* [Отрывок]:
Читаем Национал-большевизм полностью

Вскочил сразу, инстинктивно. Электрическая лампа ослепительно вспыхнула, больно отуманив глаза, и тут же погасла. Тьма. Вагон покачнулся в одну сторону, в другую. Казалось, вот-вот свалится в какую-то пропасть. Все это произошло мгновенно. В сознании все же успел отчетливо промелькнуть образ катастрофы, ужаса, смерти. И тут же поспешно — трагически покорное: «будь, что будет». Эти годы выработали своего рода amor fati в душе. Несколько раз качнувшись, вагон остановился; ярко, как искра, в сознании мелькнуло: «спасен». Какая напряженность непосредственных переживаний, какая их гамма на протяжении десятка секунд!..

По коридору пробежал нервно проводник и открыл одно из окон. Тут же ворвались к нам откуда-то крики ужаса, отчаяния, боли, стоны, мольбы о помощи.

— Крушение. Паровоз под откосом.

Быстро оделся. Крики усиливались, сгущалась жуть. Пришел в движение и наш вагон, оставшийся невредимым; в темноте засветились огоньки зажигающихся свечек. Мой спутник по купе, читинский комсомолец, возился у себя наверху; милый был малый.

Вышел в коридор. Забавная немка из соседнего купе топталась бесцельно у окна, и на ее старомодном, неуклюжем, провинциальном лице царили суета и тревога.

Выглянул в окно. Впереди, под откосом, лежала черная масса свалившегося паровоза и вагонов. Паровоз лежал на правом боку и еще шипел: странным и никчемным был этот посмертный признак жизни.

Вагоны сгрудились, деформировались. Оттуда и неслись ужасные вопли. Вагон с нашими учителями-экскурсантами, шедший непосредственно перед моим, стоял на рельсах и, очевидно, остался цел. Но дальше начиналась жуткая каша…

Вышел на площадку — узнать о спутниках, спутницах. Встретился с одною из них, выходящей на соседнюю площадку из своего вагона.

— Ничего, слава богу, все целы. Но там… — там что делается!

Спустились по лестничке на землю. Было темно, сыро, повсюду виднелись лужи, продолжал моросить дождик. Сиверко… Путь пролегал среди густой тайги, подходившей к насыпи близко с обоих сторон. В ночном сумраке лес казался мрачным и черным. Там и сям качались огни ручных фонариков, кругом суетились люди, переносили раненых, кустарно перевязывали раны. У всех лица серьезные, испуганные, озабоченные; в самом воздухе веет несчастьем…

В душе — смесь различных переживаний. Теснятся чувства, мысли, впечатления… Впечатления горя и страданий человеческих, мысли о хрупкости жизни, чувства… — спутанные чувства жалости к другим и невольной радости за себя: «невредим». Почему-то за это последнее, невольное, но явственное ощущение немного совестно, и хочется его подавить…

Взобравшись на телеграфный столб, кто-то из поездной прислуги разговаривал со ст. Тайга, вызывая вспомогательный поезд. Там, по-видимому, плохо понимали, он повторял, кричал, и гулко по сырому воздуху разносились звуки его голоса:

— Крушение с № 1 в 12 верстах от Тайги. Есть убитые и раненые. Паровоз под откосом. Два жестких вагона разбиты. Нужна скорая помощь!..

* [Исходные данные]:
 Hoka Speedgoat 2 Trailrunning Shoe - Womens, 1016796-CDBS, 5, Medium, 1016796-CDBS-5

==

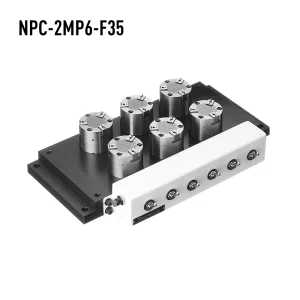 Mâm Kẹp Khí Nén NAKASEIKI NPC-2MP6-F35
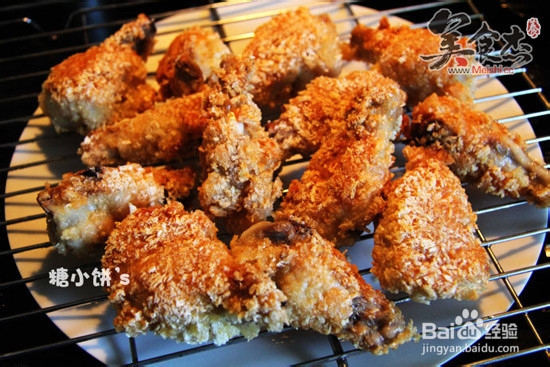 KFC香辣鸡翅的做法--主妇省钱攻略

* [Рабочее задание]: Продолжите отрывок о крушении поезда недалеко от станции Тайга, начав сразу после его последней фразы.

* [Результат задания]:
Тяжкое впечатление производили разбитые два вагона III кл. (по теперешнему, просто «жесткие»). Один врезался в другой, оба разрушены, или, как говорится, «превращены в щепы». Один свалился под откос, другой, наполовину смятый сзади, передним своим концом как-то нелепо взгромоздился кверху, натолкнувшись на почтовый вагон, и стоял почти перпендикулярно рельсам, неуклюжий, сломанный, беспомощный. В одном из его купе, при тусклом свете свечки, среди обломков виднелась фигура проф. Шевякова, как видно, чудесным образом невредимого.

Ходили окровавленные люди, какой-то мужчина на траве рыдал у трупа ребенка. Внизу, прямо в болоте, лежала и громко стонала какая-то пожилая женщина с раздробленными, должно быть, ногами и разбитыми ребрами. Далеко еще не все были извлечены из-под обломков, и оттуда неслись тоже стоны и крики о спасении. Заживо похороненные.

Особенно трудно было освободить машиниста, прочно придавленного какими-то тяжелыми частями паровоза, обваренного кипятком и тщетно молившего о помощи.

— Товарищи! — взывал он протяжным, охрипающим, полным ужаса и страдания голосом. — Милые товарищи!.. Скорее!.. Сил моих нет!.. Спаси-и-те! Сдавило… давит… о-о-й!..

Влажный воздух разносил крик, рассасывая его по тайге. У паровоза хлопотали, но до прибытия вспомогательного поезда сделать ничего было нельзя.

Вагоны, оставшиеся целыми, заполнялись ранеными. В моем купе лежала какая-то стонущая женщина с помятыми боками, руками и грудью. В одно из соседних отделений привели двух прелестных белокурых детей. Они быстро заснули. Как сейчас помню их лица, кудрявые локоны и жалостливый шепот вокруг них: «сиротки»… Мать и отец их только что погибли, раздавленные развалинами.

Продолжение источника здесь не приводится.